EXERCISE TASK — Render the material from the line that contains "Which description fits" through the line that contains "585 millimetres" as a Markdown table with the columns Row and Line. Number each line in Row, leave out blank lines, and include no other part of the material.

DATASET ROWS —
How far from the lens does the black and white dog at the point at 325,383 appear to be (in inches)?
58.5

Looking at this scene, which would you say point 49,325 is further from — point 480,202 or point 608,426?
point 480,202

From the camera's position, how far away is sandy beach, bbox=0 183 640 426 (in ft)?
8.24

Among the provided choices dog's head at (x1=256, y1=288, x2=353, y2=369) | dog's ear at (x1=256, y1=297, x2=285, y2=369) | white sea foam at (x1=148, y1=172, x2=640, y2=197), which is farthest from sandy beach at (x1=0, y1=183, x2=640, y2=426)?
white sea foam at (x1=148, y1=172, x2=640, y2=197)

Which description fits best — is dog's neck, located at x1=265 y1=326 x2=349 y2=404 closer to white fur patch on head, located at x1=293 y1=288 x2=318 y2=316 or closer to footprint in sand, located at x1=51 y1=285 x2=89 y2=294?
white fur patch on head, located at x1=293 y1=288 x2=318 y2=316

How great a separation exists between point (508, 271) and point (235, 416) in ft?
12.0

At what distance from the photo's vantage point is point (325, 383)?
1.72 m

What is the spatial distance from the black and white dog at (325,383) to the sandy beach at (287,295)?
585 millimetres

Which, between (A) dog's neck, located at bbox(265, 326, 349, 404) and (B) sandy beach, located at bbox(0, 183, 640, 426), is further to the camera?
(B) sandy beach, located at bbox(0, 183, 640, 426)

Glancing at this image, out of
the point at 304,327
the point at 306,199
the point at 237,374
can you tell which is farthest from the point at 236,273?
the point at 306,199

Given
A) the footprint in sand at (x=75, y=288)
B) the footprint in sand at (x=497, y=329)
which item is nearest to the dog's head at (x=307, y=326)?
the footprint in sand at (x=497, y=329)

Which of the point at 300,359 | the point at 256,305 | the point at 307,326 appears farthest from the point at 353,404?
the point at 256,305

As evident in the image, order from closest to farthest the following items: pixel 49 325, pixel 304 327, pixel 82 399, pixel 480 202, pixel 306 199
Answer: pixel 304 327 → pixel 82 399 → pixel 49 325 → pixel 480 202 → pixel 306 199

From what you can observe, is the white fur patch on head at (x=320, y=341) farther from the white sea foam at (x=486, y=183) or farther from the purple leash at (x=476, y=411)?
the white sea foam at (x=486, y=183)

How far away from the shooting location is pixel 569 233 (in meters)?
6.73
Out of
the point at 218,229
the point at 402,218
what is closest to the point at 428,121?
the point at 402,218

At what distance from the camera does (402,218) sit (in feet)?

ANSWER TO THE PROBLEM —
| Row | Line |
|---|---|
| 1 | Which description fits best — is dog's neck, located at x1=265 y1=326 x2=349 y2=404 closer to white fur patch on head, located at x1=293 y1=288 x2=318 y2=316 or closer to footprint in sand, located at x1=51 y1=285 x2=89 y2=294? |
| 2 | white fur patch on head, located at x1=293 y1=288 x2=318 y2=316 |
| 3 | How great a separation exists between point (508, 271) and point (235, 416) in ft? |
| 4 | 12.0 |
| 5 | At what distance from the photo's vantage point is point (325, 383)? |
| 6 | 1.72 m |
| 7 | What is the spatial distance from the black and white dog at (325,383) to the sandy beach at (287,295)? |
| 8 | 585 millimetres |